[Assignment 1]
Answer these questions from the rumor-spreading post:
(a) What length of binary string is used for the project?
(b) What happens to entropy as one type of information dominates?
(c) Which work inspired the project?
[Assignment 2] Carry the rumor-spreading post forward from its final sentence.

[Selected text]

☆ ☆ ☆ ☆ ☆ ☆ ☆

By Yue Li and Jihyeon Lee
Technology has enabled the rapid production and dissemination of both information and misinformation. With the means to sway people’s opinions about social, economic, and political issues, sources such as news publishers, public figures on Twitter, and social media platforms are all part of an interconnected graph through which we receive and share information. In this “post-truth” era, we wanted to understand and model how rumors spread through this network using information theory, inspired by Wang et al.’s “A rumor spreading model based on information entropy.”
The Model and A Pretty Curve
First, let’s break down the different components in Wang et al.’s work.
We model individuals as nodes in a network and represent information as a binary string, e.g. `11011`. Given that the information is binary, there are 2^s possible different types of information. For this project, we will use a binary string with the length 5 (2^5 different types of information). You can consider each information type to be an article, opinion, or fact with varying levels of distortion.
Each individual has a memory, and it keeps track of the frequency of occurrence of each type of information. If the frequency of a certain information type is high, that means the individual has seen it many times, making it salient. And individuals will repeat the information that is most salient in their memory.
The measure we’re most interested in by far is information entropy. As the distribution of different types of information becomes more uniform, entropy increases. As one type of information dominates, entropy decreases. The more entropy, the more chaos and noise an individual encounters while remembering information.
Individuals also spread information, but there’s a chance that he/she/they distort that information, which is the probability of distortion. One assumption of the model is that the greater the entropy, the more uncertain a person’s memory is, and the more likely they will make errors when recalling and reproducing information.

☆ ☆ ☆ ☆ ☆ ☆ ☆

Short descriptive captions

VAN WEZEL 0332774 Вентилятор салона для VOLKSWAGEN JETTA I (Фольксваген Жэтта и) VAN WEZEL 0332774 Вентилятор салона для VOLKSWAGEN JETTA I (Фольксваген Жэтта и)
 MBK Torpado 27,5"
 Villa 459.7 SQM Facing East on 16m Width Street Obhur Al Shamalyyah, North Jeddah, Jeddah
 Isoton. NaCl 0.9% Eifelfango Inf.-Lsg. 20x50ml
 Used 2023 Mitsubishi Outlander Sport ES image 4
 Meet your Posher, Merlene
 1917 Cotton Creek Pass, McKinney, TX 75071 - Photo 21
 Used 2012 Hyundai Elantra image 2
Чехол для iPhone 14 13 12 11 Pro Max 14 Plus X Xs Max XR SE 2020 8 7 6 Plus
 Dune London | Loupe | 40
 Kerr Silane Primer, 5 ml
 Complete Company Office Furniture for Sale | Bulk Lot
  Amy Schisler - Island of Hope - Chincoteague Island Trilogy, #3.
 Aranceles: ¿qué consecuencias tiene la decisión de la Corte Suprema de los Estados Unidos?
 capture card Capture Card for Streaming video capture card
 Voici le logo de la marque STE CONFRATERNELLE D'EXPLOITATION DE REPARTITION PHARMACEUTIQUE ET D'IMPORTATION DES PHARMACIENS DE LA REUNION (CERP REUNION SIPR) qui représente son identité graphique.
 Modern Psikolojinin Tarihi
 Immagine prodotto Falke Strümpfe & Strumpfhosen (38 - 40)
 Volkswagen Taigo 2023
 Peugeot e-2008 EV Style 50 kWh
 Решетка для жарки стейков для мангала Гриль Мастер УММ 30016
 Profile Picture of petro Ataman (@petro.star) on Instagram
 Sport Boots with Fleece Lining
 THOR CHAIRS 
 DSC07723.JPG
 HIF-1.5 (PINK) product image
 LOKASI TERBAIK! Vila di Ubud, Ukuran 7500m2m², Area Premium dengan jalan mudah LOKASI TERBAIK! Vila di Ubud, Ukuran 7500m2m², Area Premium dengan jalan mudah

☆ ☆ ☆ ☆ ☆ ☆ ☆

[Your response 1]
(a) A length of 5, which gives 2^5 different types of information.
(b) Entropy decreases.
(c) Wang et al.'s "A rumor spreading model based on information entropy."

[Your response 2]
There is also a probability of acceptance. Let’s say Yue receives information from Jihyeon. But Yue doesn’t always believe information from Jihyeon, so we model that level of (un)trustworthiness based on how many connections Jihyeon has among Yue’s neighbors. The more trustworthy Jihyeon is, the higher the probability that Yue accepts the information.
Now for how the information actually gets spread. It happens in three phases:
- Spreading. Individuals start to disseminate by remembering the most salient information type in their memory. Depending on the probability of distortion, a random bit may or may not be flipped, and this potentially distorted piece of information is then spread to all of n’s neighbors.
- Acceptance. When each neighbor receives the information, it may accept or reject it, given the probability of acceptance. If accepted, the information is added to that person’s memory bank.
- Updating. Since each person has finite memory, newly added information kicks out the oldest pieces. The update happens at the same time for everyone, where they decide the most salient information to pass together and then accept/reject together.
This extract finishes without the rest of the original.